→ INSTRUCTIONS TO FOLLOW: The records below should be written out again, exactly.

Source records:
>>>

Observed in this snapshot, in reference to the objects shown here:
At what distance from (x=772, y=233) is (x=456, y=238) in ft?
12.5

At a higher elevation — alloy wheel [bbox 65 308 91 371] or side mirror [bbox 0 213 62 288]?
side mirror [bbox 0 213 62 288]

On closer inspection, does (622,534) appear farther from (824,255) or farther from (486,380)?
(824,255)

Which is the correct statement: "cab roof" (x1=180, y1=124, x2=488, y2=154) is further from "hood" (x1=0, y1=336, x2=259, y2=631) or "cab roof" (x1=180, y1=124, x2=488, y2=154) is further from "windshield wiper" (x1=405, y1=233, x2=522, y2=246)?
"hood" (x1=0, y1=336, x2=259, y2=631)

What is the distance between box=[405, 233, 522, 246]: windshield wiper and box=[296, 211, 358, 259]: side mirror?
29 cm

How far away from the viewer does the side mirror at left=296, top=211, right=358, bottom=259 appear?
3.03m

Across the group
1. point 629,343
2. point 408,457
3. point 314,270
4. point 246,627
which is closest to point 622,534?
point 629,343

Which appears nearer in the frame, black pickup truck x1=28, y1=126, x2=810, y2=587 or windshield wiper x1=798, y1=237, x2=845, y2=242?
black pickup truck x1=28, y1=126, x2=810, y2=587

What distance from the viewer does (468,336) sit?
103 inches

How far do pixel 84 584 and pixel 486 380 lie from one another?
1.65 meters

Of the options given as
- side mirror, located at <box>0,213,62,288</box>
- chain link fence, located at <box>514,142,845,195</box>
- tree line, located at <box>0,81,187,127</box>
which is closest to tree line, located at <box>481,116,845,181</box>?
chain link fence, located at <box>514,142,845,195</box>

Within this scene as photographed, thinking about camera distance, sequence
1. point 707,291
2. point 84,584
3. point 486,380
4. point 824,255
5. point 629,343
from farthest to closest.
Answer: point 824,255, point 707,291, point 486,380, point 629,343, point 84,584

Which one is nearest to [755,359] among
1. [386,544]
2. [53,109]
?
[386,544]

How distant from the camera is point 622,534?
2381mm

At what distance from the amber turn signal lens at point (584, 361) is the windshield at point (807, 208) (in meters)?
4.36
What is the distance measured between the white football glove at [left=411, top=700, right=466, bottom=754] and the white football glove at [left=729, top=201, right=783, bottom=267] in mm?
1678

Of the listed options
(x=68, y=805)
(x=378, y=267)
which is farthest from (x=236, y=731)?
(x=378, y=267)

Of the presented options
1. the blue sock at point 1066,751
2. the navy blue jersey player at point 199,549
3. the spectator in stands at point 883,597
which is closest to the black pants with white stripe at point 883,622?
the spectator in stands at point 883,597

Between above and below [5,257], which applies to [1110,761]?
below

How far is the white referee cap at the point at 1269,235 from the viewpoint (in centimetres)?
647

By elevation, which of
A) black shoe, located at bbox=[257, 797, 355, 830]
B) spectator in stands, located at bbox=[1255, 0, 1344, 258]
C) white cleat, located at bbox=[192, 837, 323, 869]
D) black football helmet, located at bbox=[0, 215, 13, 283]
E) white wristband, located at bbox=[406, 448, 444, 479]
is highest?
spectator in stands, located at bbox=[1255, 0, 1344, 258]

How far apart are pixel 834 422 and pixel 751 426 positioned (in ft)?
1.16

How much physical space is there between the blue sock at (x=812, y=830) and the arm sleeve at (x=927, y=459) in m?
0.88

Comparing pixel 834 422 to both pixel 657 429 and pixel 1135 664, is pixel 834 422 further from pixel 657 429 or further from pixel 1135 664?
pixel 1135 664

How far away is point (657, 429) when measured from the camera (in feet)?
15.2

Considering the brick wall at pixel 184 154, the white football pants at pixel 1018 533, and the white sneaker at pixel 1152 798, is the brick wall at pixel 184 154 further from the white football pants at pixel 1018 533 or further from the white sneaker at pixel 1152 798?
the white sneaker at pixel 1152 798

<<<

→ FINAL RESULT:
Observed in this snapshot, in reference to the objects shown here:
At what distance from (x=772, y=233) is (x=456, y=238) in ft?
12.5

At a higher elevation — alloy wheel [bbox 65 308 91 371] or side mirror [bbox 0 213 62 288]?
side mirror [bbox 0 213 62 288]

On closer inspection, does (622,534) appear farther from (824,255) or farther from (486,380)?
(824,255)

Which is the correct statement: "cab roof" (x1=180, y1=124, x2=488, y2=154) is further from "hood" (x1=0, y1=336, x2=259, y2=631) or "cab roof" (x1=180, y1=124, x2=488, y2=154) is further from "windshield wiper" (x1=405, y1=233, x2=522, y2=246)?
"hood" (x1=0, y1=336, x2=259, y2=631)

What is the distance between box=[405, 233, 522, 246]: windshield wiper and box=[296, 211, 358, 259]: side mirror?
29 cm

How far away from the viewer does the side mirror at left=296, top=211, right=358, bottom=259 appear?
3.03m

Across the group
1. point 629,343
2. point 408,457
3. point 314,270
4. point 246,627
which is closest to point 622,534?
point 629,343

Which appears nearer in the frame, black pickup truck x1=28, y1=126, x2=810, y2=587 or windshield wiper x1=798, y1=237, x2=845, y2=242?
black pickup truck x1=28, y1=126, x2=810, y2=587

What distance from the viewer does (468,336) sit?
103 inches

How far do pixel 84 584 and pixel 486 380 lie from one another?
1.65 meters

Of the options given as
- side mirror, located at <box>0,213,62,288</box>
- chain link fence, located at <box>514,142,845,195</box>
- tree line, located at <box>0,81,187,127</box>
which is closest to tree line, located at <box>481,116,845,181</box>?
chain link fence, located at <box>514,142,845,195</box>

Within this scene as photographed, thinking about camera distance, sequence
1. point 707,291
2. point 84,584
3. point 486,380
4. point 824,255
5. point 629,343
from farthest to closest.
Answer: point 824,255, point 707,291, point 486,380, point 629,343, point 84,584

Which one is nearest to [755,359] among
1. [386,544]
2. [53,109]
?
[386,544]

How distant from the camera is point 622,534?
2381mm

At what distance from the amber turn signal lens at point (584, 361) is the windshield at point (807, 208) (in meters)?
4.36
What is the distance measured between the white football glove at [left=411, top=700, right=466, bottom=754] and the white football glove at [left=729, top=201, right=783, bottom=267] in mm?
1678

Of the listed options
(x=68, y=805)
(x=378, y=267)
which is farthest from (x=236, y=731)?
(x=378, y=267)

Of the presented options
1. the blue sock at point 1066,751
2. the navy blue jersey player at point 199,549
3. the spectator in stands at point 883,597
which is closest to the black pants with white stripe at point 883,622?
the spectator in stands at point 883,597

Between above and below [5,257], which applies to [1110,761]?
below

How far is the white referee cap at the point at 1269,235 from the viewpoint (in centimetres)?
647

By elevation, which of
A) black shoe, located at bbox=[257, 797, 355, 830]
B) spectator in stands, located at bbox=[1255, 0, 1344, 258]
C) white cleat, located at bbox=[192, 837, 323, 869]
D) black football helmet, located at bbox=[0, 215, 13, 283]
E) white wristband, located at bbox=[406, 448, 444, 479]
is highest?
spectator in stands, located at bbox=[1255, 0, 1344, 258]

How far apart are pixel 834 422 and pixel 751 426 positioned (in ft)?
1.16

How much physical space is there between the blue sock at (x=812, y=830) and the arm sleeve at (x=927, y=459) in m?
0.88

Comparing pixel 834 422 to both pixel 657 429 and pixel 1135 664, is pixel 834 422 further from pixel 657 429 or further from pixel 1135 664?
pixel 1135 664

How far away is point (657, 429) when measured from the camera (in feet)?
15.2

Considering the brick wall at pixel 184 154, the white football pants at pixel 1018 533, and the white sneaker at pixel 1152 798, is the brick wall at pixel 184 154 further from the white football pants at pixel 1018 533 or further from the white sneaker at pixel 1152 798?
the white sneaker at pixel 1152 798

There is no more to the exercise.